● **THE TASK**: Summarize the review of Bang Crunch below in two sentences.

● **SELECTED EXTRACT**:
▼

BANG CRUNCH
By Neil Smith
Bang Crunch is the debut of Montreal writer Neil Smith, with the mix of good and bad you can expect from a
first collection. In
the first place he shows a willingness to experiment and
take risks in stories that are bursting with an almost careless variety. One story alternates between the voices of a glove and a shoe (the
latter falling to Earth after being blown off the foot of an exploding
astronaut) while "Bang Crunch" is about a girl with an imaginatively
literary disease that causes her to grow old at
super-speed and then become young again.
Along with this playful edginess Smith is also capable of surprising
psychological intensity. His characters are wired with feeling - vulnerable,
anxious, and raw. They fear the consequences of emotional exposure. Relationships
are stretched taut to the point of snapping into violence, either in physical
aggression or forms of passive abuse. The two best stories, "Green
Fluorescent Protein" and "Jaybird" are both concerned with this
sort of risk-taking. The former is a sharply honest account of coming out that
is forceful and direct without being explicit. "Jaybird" presents the
theme of emotional risk and exposure in the form of an experimental amateur
theatrical.

▲

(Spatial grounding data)
▼

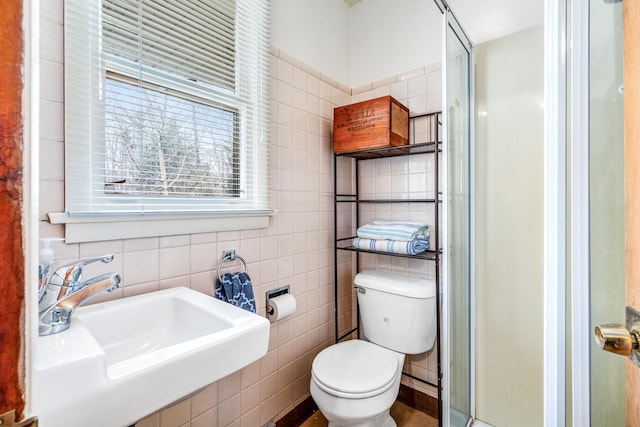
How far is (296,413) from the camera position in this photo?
5.30 ft

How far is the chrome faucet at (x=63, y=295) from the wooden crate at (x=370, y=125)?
1288 mm

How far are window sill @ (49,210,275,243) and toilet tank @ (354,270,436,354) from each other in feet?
2.51

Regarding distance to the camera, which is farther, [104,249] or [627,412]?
[104,249]

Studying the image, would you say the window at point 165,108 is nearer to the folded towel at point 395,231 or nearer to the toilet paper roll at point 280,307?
the toilet paper roll at point 280,307

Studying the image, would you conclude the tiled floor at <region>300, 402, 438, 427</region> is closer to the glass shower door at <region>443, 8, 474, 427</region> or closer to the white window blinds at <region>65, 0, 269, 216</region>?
the glass shower door at <region>443, 8, 474, 427</region>

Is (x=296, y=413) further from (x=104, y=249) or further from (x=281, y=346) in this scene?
(x=104, y=249)

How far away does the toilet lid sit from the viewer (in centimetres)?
129

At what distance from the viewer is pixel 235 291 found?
4.10 ft

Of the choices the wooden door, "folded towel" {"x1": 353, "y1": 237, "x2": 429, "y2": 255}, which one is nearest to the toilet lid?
"folded towel" {"x1": 353, "y1": 237, "x2": 429, "y2": 255}

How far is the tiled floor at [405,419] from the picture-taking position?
163 centimetres

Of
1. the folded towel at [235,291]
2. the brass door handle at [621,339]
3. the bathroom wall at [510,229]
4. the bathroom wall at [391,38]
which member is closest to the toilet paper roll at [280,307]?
the folded towel at [235,291]

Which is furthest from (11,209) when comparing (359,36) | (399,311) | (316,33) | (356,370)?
(359,36)

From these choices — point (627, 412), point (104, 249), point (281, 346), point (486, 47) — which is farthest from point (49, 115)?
point (486, 47)

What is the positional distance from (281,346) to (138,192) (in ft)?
3.30
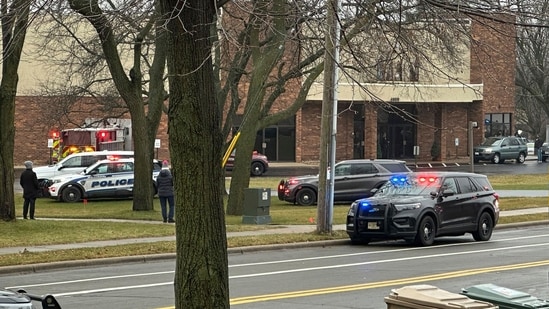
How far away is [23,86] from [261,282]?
4363cm

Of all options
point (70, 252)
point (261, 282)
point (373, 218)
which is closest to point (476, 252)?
point (373, 218)

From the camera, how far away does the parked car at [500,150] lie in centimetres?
6359

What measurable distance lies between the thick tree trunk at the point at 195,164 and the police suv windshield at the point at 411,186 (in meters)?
15.1

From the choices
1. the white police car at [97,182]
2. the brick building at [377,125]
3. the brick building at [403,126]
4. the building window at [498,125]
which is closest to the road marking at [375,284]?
the white police car at [97,182]

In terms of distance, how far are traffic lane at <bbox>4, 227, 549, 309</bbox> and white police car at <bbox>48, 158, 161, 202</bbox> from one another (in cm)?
1549

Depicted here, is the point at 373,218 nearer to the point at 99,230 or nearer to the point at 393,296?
the point at 99,230

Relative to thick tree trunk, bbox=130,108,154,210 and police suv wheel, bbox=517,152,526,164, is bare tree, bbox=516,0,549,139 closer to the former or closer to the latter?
police suv wheel, bbox=517,152,526,164

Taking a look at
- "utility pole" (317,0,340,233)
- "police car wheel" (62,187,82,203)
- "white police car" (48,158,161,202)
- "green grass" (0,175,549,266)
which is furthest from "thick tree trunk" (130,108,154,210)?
"utility pole" (317,0,340,233)

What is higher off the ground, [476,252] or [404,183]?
[404,183]

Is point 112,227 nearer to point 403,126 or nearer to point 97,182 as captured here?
point 97,182

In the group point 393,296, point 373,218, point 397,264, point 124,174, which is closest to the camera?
point 393,296

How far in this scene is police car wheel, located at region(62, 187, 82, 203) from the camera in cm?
3397

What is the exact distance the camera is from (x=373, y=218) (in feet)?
68.3

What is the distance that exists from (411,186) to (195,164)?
15.5 meters
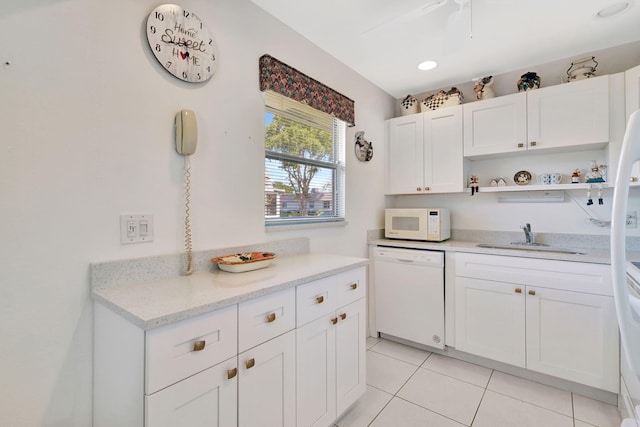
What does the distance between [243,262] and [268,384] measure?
0.55 metres

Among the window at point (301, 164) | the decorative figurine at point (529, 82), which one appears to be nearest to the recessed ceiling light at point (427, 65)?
the decorative figurine at point (529, 82)

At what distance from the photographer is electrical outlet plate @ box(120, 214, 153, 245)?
124 cm

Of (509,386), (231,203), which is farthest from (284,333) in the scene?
(509,386)

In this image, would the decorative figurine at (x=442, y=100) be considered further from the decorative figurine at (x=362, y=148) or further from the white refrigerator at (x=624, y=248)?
the white refrigerator at (x=624, y=248)

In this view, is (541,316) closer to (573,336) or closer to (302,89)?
(573,336)

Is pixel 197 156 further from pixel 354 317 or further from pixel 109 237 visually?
pixel 354 317

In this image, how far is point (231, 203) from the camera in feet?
5.39

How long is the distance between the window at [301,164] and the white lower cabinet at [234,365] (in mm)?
702

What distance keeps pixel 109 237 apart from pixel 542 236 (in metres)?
3.04

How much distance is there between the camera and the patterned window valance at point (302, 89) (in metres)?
1.78

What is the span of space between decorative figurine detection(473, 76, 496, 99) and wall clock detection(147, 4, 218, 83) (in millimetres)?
2218

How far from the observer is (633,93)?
6.21 feet

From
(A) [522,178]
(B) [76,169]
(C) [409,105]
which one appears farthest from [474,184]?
(B) [76,169]

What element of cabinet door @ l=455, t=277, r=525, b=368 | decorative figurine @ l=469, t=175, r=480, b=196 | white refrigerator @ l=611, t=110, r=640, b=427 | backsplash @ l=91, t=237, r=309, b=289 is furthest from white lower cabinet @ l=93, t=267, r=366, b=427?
decorative figurine @ l=469, t=175, r=480, b=196
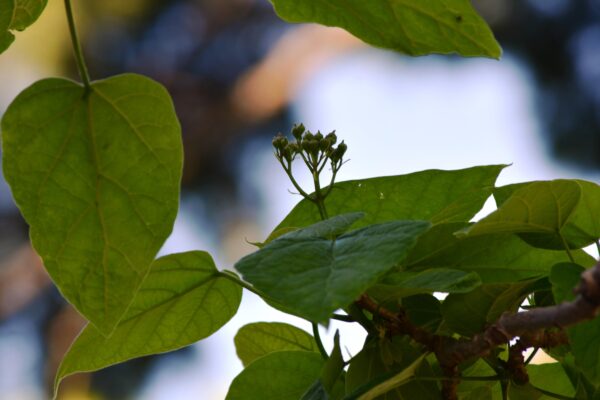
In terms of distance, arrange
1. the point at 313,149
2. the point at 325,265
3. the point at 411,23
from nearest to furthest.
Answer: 1. the point at 325,265
2. the point at 411,23
3. the point at 313,149

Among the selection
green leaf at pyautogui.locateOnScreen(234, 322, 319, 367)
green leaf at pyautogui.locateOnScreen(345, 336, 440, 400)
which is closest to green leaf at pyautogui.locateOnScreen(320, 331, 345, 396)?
green leaf at pyautogui.locateOnScreen(345, 336, 440, 400)

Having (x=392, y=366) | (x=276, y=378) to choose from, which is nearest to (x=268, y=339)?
(x=276, y=378)

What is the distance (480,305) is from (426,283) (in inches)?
1.7

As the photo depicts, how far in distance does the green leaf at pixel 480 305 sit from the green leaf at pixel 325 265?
74 millimetres

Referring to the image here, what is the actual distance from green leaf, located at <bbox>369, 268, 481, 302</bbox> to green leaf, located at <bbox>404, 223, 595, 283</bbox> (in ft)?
0.06

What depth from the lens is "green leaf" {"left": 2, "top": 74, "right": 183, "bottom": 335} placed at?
1.44 ft

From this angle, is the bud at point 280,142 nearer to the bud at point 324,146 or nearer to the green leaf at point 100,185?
the bud at point 324,146

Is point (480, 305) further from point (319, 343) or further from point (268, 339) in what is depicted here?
point (268, 339)

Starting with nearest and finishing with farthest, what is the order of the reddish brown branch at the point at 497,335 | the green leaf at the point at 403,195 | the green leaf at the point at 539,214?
the reddish brown branch at the point at 497,335
the green leaf at the point at 539,214
the green leaf at the point at 403,195

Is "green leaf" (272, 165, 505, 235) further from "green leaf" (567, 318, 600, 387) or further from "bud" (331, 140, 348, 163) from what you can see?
"green leaf" (567, 318, 600, 387)

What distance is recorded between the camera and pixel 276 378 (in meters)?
0.54

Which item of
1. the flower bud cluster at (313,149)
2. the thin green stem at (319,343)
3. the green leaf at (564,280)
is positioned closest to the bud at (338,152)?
the flower bud cluster at (313,149)

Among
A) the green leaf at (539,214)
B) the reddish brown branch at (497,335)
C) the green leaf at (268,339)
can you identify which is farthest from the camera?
the green leaf at (268,339)

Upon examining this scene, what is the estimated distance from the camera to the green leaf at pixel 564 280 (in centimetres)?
39
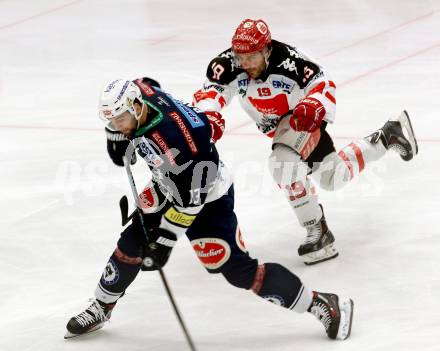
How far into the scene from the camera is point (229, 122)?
7957 millimetres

▲

● **OUTPUT**: Bang Crunch, the debut collection of Montreal writer Neil Smith, has a mix of good and bad and shows a willingness to experiment and take risks, with stories such as one alternating between the voices of a glove and a shoe. Smith is also capable of surprising psychological intensity, and the two best stories, "Green Fluorescent Protein" and "Jaybird," both deal with the risk of emotional exposure.